Primary Raynaud's disease (PRD) is characterized by the closing of finger and toe blood vessels, with associated color changes, provoked by cold.  However, the mechanism by which cooling causes contraction is not known. Our hypothesis is that the cold-induced contraction that characterizes PRD is the result of increased levels of an enzyme (protein tyrosine kinase, PTK) that is involved in the contractile process.  To test this hypothesis we use the perfused microvessel technique to determine the effect of stimulators and inhibitors of PTK on drug- and cooling-induced contraction of small arteries removed from skin biopsies taken from human subjects with and without PRD.  We also use a biochemical assay to directly measure PTK activity in skin arteries from control and PRD subjects. The results from these studies will provide insight into the link between an alteration in the enzyme and PRD.  In so doing, they will provide information on the detailed biochemical mechanism of cold-induced contraction and how this knowledge can be used in the design of therapeutic strategies to treat PRD.

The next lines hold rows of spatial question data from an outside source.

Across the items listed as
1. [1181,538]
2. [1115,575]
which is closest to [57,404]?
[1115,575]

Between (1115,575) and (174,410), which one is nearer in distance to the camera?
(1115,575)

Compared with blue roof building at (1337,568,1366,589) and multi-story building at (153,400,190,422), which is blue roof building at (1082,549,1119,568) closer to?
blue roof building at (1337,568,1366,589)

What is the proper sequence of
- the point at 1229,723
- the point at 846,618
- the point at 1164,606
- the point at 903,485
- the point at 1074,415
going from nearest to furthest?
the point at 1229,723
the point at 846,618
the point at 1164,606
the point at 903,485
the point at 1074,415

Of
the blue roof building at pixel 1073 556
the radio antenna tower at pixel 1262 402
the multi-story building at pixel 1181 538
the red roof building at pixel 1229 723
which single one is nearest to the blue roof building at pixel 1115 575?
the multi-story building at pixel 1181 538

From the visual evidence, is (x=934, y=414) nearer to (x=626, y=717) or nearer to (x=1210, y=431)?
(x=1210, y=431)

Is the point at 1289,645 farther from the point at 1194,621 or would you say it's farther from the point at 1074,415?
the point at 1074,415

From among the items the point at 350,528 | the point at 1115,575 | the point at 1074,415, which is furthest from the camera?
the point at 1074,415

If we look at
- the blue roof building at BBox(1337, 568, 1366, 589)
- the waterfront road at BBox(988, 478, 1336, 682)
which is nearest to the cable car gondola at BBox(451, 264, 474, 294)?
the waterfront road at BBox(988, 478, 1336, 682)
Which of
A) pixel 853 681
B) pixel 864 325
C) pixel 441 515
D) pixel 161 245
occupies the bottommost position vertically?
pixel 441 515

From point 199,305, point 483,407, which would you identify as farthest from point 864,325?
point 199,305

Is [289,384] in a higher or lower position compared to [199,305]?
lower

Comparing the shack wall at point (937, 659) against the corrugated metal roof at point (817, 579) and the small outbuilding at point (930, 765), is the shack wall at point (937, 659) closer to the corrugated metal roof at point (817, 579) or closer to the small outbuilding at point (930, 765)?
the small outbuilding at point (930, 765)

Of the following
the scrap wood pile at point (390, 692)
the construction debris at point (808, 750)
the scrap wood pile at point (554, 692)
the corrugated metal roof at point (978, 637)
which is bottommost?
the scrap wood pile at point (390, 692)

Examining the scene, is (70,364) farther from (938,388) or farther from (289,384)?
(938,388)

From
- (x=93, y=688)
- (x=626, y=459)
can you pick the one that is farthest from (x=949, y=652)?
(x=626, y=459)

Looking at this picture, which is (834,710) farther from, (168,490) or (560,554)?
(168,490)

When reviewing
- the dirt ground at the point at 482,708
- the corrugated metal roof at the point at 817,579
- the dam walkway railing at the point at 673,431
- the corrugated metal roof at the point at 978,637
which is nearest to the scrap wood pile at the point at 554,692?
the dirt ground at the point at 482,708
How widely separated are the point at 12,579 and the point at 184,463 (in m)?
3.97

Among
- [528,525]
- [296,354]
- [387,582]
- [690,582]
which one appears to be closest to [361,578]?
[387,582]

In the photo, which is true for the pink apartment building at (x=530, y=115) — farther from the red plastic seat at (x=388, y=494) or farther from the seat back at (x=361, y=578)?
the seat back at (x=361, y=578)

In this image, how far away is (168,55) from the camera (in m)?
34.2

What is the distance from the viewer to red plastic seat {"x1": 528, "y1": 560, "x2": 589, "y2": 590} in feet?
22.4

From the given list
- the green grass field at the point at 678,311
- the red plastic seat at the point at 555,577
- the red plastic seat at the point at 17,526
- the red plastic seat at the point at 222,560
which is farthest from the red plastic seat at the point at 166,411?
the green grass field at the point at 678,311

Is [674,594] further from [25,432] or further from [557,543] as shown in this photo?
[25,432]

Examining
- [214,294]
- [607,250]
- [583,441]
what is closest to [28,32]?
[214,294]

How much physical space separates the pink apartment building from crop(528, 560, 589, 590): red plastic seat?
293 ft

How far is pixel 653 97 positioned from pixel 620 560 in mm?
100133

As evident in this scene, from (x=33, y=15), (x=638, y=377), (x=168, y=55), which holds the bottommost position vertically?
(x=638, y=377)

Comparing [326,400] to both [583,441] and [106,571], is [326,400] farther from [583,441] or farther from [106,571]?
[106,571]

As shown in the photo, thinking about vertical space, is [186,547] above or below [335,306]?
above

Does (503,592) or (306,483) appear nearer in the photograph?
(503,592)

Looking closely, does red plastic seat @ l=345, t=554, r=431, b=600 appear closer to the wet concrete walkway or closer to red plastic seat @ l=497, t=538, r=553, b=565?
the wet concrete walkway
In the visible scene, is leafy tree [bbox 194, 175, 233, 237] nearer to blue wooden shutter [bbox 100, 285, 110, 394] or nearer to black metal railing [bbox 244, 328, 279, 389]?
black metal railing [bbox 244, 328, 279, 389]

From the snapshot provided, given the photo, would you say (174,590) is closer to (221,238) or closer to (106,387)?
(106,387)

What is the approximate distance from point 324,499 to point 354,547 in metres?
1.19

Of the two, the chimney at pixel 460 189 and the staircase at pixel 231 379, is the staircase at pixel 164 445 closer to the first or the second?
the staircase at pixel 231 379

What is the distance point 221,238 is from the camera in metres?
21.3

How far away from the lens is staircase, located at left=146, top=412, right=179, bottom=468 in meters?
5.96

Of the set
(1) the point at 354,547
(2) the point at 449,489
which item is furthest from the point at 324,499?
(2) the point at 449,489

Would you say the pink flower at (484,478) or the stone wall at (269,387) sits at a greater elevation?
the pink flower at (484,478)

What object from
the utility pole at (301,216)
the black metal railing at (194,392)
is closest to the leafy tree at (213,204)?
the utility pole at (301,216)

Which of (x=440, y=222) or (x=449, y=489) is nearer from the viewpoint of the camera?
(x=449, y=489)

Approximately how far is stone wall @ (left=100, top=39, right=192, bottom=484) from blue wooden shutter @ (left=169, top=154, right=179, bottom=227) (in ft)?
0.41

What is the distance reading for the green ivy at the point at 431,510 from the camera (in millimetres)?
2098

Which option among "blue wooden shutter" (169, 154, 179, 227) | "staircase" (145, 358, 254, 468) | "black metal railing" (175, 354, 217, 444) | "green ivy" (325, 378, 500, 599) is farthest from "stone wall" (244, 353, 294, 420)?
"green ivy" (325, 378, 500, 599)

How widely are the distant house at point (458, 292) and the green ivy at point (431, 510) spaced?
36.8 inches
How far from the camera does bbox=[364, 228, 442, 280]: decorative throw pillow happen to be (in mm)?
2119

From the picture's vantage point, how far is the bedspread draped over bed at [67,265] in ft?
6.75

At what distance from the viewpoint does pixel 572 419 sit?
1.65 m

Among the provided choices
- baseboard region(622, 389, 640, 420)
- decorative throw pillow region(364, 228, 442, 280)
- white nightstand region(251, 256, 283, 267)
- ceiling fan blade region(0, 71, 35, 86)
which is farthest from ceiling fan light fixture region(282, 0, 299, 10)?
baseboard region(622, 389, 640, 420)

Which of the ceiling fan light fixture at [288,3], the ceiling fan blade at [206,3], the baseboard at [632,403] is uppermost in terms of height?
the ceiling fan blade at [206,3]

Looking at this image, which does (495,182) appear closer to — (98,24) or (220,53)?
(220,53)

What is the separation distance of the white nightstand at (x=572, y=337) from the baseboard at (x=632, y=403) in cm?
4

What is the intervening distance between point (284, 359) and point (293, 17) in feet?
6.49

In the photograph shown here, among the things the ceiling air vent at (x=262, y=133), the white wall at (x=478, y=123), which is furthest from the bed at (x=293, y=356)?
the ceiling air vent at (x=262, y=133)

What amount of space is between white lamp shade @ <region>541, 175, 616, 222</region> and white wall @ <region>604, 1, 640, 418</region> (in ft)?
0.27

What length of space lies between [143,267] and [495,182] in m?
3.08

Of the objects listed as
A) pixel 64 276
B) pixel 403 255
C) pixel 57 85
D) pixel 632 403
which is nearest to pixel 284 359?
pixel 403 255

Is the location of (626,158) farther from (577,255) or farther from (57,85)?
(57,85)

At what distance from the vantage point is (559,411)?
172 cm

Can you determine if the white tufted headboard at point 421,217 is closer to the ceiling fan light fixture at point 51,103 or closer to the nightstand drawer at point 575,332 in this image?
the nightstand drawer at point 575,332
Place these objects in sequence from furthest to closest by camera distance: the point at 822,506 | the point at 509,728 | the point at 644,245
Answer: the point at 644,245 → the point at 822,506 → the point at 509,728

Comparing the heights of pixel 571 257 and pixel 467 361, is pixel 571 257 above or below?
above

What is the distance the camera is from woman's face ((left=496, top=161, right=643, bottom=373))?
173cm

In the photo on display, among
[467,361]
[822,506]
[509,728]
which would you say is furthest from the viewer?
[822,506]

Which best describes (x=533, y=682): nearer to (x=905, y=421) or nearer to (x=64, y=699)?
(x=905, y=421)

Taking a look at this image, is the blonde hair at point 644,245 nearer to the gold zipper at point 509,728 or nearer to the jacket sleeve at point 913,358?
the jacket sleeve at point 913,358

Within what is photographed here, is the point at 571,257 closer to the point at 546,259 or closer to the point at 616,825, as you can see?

Raynaud’s Phenomenon associated with Scleroderma

About 90% of individuals with scleroderma also suffer from Raynaud’s Phenomenon (RP) characterized by a sharp overreaction to cold by the blood vessels just below the skin especially in the hands and feet.  Neither the cause of RP nor the reason for the close association with scleroderma is known.  We believe that RP is caused by abnormalities in the activity of an enzyme (protein tyrosine kinase, PTK) that plays an important role in controlling both the growth and contraction of the muscle cells that surround blood vessels.  Other studies have suggested that the activity of PTK may be elevated in individuals with scleroderma.  We propose that greater PTK activity in individuals with scleroderma causes them to overreact to cold compared to normal individuals.  The research we are performing tests this idea by measuring the contraction and PTK activity of tiny blood vessels isolated from the skin of scleroderma and normal individuals.  We look at the response of these vessels to temperature changes and to substances that are known to affect the activity of PTK.  The establishment of a link between altered PTK activity and RP in scleroderma could lead to the development of an effective treatment of RP associated with scleroderma.